Photo/Illutration Tourists flock to Tokyo’s Asakusa district on March 13. (Takeshi Iwashita)

Peer pressure and neighborhood conditions, not government policy, will largely dictate whether Japanese people will continue wearing facemasks or abandon the protection from COVID-19, according to a survey.

The results of the survey, conducted by Taisuke Nakata, an associate professor of economics at the University of Tokyo, and Reo Takaku, an associate professor of medical economy at Hitotsubashi University, were released on March 13.

On that day, the central government adopted a new policy of letting individuals decide on their own whether to wear masks.

The survey on 1,000 people, both men and women aged between 20 and 79, showed the new policy is not a determining factor for the majority of Japanese concerning masks.

“It is highly likely that those who keep wearing the masks, even though they think it is OK to remove them, are feeling peer pressure,” Takaku said. “It is probable that many people, after realizing that the infection situation had slowed down, have continued wearing masks because they worried about what others thought.”

The two have conducted surveys every week since August 2022. The latest one covers the first week of March this year.
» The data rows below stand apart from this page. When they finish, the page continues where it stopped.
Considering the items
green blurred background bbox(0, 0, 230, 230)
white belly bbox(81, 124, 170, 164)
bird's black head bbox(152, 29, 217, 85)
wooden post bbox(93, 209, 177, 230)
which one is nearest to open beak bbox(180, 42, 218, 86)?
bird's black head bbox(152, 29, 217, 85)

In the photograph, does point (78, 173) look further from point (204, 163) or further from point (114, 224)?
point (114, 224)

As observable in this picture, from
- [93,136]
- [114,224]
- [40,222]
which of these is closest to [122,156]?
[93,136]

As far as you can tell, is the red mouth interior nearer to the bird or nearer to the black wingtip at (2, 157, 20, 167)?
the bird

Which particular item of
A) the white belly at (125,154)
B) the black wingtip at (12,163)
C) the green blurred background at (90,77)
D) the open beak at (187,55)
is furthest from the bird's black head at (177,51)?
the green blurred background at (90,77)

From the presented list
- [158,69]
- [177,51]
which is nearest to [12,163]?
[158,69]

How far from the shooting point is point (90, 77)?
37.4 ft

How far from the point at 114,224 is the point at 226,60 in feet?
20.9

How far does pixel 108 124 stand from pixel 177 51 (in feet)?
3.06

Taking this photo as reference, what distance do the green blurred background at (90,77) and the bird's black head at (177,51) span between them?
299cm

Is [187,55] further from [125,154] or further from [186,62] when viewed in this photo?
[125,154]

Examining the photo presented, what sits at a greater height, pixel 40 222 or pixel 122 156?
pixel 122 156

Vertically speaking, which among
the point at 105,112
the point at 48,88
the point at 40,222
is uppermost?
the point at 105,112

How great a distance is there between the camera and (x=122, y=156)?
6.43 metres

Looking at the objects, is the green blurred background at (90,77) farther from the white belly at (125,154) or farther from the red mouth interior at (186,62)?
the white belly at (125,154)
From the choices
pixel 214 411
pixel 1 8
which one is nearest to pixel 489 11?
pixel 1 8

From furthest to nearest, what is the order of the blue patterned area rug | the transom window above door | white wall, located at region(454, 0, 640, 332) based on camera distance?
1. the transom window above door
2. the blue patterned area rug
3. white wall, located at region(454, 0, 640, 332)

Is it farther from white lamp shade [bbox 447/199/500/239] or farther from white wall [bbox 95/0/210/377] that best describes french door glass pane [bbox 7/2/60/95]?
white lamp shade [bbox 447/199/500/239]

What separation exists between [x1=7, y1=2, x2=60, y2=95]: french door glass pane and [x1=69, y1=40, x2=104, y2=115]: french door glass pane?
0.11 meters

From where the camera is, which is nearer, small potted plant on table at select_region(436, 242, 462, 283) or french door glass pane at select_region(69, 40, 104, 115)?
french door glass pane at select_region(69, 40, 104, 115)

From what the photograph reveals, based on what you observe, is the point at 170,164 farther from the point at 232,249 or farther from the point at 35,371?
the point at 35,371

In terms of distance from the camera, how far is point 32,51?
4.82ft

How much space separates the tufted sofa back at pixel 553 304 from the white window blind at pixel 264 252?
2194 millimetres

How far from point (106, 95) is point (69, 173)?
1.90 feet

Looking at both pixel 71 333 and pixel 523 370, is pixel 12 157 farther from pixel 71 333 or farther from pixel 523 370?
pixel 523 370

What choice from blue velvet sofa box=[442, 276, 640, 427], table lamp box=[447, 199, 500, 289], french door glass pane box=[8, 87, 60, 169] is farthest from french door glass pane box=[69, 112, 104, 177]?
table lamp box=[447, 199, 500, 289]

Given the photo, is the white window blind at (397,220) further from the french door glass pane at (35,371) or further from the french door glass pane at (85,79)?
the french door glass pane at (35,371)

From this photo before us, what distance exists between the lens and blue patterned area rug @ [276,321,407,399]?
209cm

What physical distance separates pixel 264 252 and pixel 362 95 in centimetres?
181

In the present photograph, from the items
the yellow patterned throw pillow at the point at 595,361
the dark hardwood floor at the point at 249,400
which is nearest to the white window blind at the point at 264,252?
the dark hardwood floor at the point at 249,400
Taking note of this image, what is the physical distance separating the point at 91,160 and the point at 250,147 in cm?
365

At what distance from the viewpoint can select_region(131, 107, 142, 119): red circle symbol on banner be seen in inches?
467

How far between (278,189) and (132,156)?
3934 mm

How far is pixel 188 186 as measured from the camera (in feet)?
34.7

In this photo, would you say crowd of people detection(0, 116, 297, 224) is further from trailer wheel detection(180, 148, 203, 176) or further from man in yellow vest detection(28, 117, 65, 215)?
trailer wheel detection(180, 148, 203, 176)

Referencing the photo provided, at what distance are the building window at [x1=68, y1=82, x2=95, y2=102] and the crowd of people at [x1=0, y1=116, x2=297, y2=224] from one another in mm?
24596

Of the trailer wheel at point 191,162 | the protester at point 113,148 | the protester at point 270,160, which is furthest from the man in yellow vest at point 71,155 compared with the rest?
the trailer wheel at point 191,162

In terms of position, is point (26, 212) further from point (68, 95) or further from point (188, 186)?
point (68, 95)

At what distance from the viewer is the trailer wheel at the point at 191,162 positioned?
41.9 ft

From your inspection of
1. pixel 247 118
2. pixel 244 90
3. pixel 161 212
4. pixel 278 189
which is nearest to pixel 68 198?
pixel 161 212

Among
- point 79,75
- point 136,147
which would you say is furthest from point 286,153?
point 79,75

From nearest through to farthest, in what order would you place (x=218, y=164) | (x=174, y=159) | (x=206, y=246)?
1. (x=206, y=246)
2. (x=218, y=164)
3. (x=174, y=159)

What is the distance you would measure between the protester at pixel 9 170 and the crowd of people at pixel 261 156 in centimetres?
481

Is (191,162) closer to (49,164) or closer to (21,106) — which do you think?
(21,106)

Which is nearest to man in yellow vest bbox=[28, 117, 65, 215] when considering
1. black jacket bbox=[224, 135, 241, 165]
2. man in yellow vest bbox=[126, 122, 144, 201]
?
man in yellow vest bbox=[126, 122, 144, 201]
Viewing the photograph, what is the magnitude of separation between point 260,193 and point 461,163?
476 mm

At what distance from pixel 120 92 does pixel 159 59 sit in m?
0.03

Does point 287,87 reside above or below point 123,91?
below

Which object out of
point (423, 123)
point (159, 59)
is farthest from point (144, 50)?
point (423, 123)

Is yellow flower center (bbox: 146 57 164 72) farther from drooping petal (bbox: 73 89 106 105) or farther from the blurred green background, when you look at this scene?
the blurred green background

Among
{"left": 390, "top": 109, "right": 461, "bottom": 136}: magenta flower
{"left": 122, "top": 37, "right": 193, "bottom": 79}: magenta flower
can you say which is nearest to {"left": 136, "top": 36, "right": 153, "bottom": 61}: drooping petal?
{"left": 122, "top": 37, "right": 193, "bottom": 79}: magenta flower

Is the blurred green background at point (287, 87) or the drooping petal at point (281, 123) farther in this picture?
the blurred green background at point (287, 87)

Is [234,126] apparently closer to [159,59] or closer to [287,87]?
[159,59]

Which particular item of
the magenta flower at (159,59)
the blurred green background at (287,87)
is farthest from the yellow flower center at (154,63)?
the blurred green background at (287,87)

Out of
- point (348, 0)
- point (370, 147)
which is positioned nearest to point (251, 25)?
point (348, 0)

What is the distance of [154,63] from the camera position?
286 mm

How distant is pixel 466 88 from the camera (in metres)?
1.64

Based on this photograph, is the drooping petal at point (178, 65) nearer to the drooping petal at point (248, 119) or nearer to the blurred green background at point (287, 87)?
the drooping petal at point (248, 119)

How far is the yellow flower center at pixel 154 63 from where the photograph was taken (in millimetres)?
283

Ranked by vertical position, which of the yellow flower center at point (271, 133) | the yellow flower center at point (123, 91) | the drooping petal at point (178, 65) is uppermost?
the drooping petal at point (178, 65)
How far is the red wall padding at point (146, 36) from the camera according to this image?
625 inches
Throughout the half-year period, about 60 percent of respondents said they wear masks “all the time” or “most of the time” while walking on streets where there are not many pedestrians.

The figure remained about the same in the latest survey.

However, the degree of “necessity” of the masks for health reasons has changed over the period.

In the second week of January, 57 percent of respondents said “it is OK to take off the masks” on empty streets. The ratio jumped to 67 percent in the first week of March.

The associate professors said the increase was probably fueled by the government’s announcement on Jan. 20 that it would downgrade the severity level of COVID-19.

Before the announcement, in the second week of January, 33 percent said they “think it is OK to take off their masks but will keep wearing them.”

The figure rose to 45 percent in the latest survey.

Asked for factors that determine if they will wear masks, 51 percent in the latest survey cited “the infection situation in our neighborhood,” while 35 said “the mask-wearing ratio of people around me.”

Twenty-five percent said they would keep wearing masks because they “have gotten used to it.”

Only 16 percent said their mask decisions are based on the central government’s policy, while another 16 percent cited the opinions of government health experts.

“It is possible that the percentage of people wearing masks will not change drastically even after the central government’s policy changes,” Takaku said.

If more people decide not to wear masks, “an opposite peer pressure” may take effect, and more people could remove their masks even if they think they should keep them on for safety reasons, he said.

The two said they will continue the surveys until December.